> [Exercise prompt]:
Can you render the items below as a JSON list of strings, one string per line, with blank lines left out?

── Source data ──

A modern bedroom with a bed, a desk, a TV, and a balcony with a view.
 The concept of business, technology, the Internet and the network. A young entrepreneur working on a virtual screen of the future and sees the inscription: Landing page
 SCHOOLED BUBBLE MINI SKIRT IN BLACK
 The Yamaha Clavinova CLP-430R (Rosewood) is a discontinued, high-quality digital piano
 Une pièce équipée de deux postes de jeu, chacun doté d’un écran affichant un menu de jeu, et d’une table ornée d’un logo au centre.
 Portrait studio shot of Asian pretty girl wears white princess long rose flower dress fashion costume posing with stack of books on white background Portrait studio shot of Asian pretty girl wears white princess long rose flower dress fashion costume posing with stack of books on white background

───

> [Finished task]:
[
  "A modern bedroom with a bed, a desk, a TV, and a balcony with a view.",
  " The concept of business, technology, the Internet and the network. A young entrepreneur working on a virtual screen of the future and sees the inscription: Landing page",
  " SCHOOLED BUBBLE MINI SKIRT IN BLACK",
  " The Yamaha Clavinova CLP-430R (Rosewood) is a discontinued, high-quality digital piano",
  " Une pièce équipée de deux postes de jeu, chacun doté d’un écran affichant un menu de jeu, et d’une table ornée d’un logo au centre.",
  " Portrait studio shot of Asian pretty girl wears white princess long rose flower dress fashion costume posing with stack of books on white background Portrait studio shot of Asian pretty girl wears white princess long rose flower dress fashion costume posing with stack of books on white background"
]